Steam-assisted gravity drainage (SAGD) is an in situ processing method first introduced by Roger Butler in 1973 as a means of producing heavy oil and bitumen. SAGD uses two parallel and superposed horizontal wells that are vertically separated by about 5 meters (See FIG. 1). First, steam is circulated in both wells to conductively heat the petroleum deposit between the well pair. The mobile petroleum is then gravity drained to the lower horizontal well. During drainage, steam is injected into the top horizontal well (injection well) and oil and condensate are produced from the lower horizontal well (production well).

As an in situ recovery process, SAGD requires on-site steam generation and water treatment, translating into expensive surface facilities. Since steam-to-oil ratios are high and natural gas is often used to generate steam, SAGD is expensive to operate. SAGD is very energy intensive largely because the reservoir rock and fluids must be heated enough to lower viscosity and mobilize the petroleum, and heat is lost to overburden and underburden, water and gas intervals above, below, and within the main pay section, and to the non-productive rock in the reservoir.

On average, a third of the energy is produced back with fluids in the reservoir, a third is lost to overburden and underburden, and a third is left behind in the reservoir after abandonment.

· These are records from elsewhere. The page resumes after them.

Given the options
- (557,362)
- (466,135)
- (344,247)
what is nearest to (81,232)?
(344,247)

The inefficiency results in a steam-to-oil ratio (SOR) of 3.0 (vol/vol), and a 50-60% recovery factor of the original bitumen. According to the Canadian National Energy Board, 34 m3 of natural gas is needed to produce one barrel of bitumen from in situ projects, and about 20 m3 for integrated projects. Nonetheless, since a barrel of oil equivalent (BOE) is about 170 m3 of gas, this process still represents a large gain in energy. To compound these issues, however, heavy oil and bitumen are sold at significant discounts compared to oil product benchmarks, such as Western Texas Intermediate (WTI), providing an exceedingly challenging economic environment.

Attempts have been made to address the limitations of SAGD, for example, by co-injecting steam with non-condensable gases (NCGs), such as CO2, flue or combustion gases, and light hydrocarbons. The NCG provides an insulating layer at the top of the steam chamber, resulting in higher thermal efficiency. Co-injection decreases the amount of steam needed to recover petroleum from a formation, thereby decreasing the steam-to-oil ratio. The NCG also increases pressure in the reservoir, promoting drainage of produced liquid to the production well.

Co-injection, however, has its own limitations. NCG breakthrough at the SAGD production well and reflux of the gas in the steam chamber suppress the rate of oil production. NCG breakthrough decreases the relative permeability of oil, thus limiting production (FIGS. 2 & 3). Gas reflux from draining fluids occurs close to the injection well region. Because of partial pressure effects of NCG, temperatures are lowered at the drainage interface, reducing the rate of oil production (FIG. 4). Slight changes in temperature can substantially affect solubility of NCG or light hydrocarbons, promoting reflux of co-injected fluids back into the steam chamber. These gases also tend to move towards the production well, increasing gas saturation and decreasing oil permeability near the production well. All these complications can diminish performance, delay production, and increase cost.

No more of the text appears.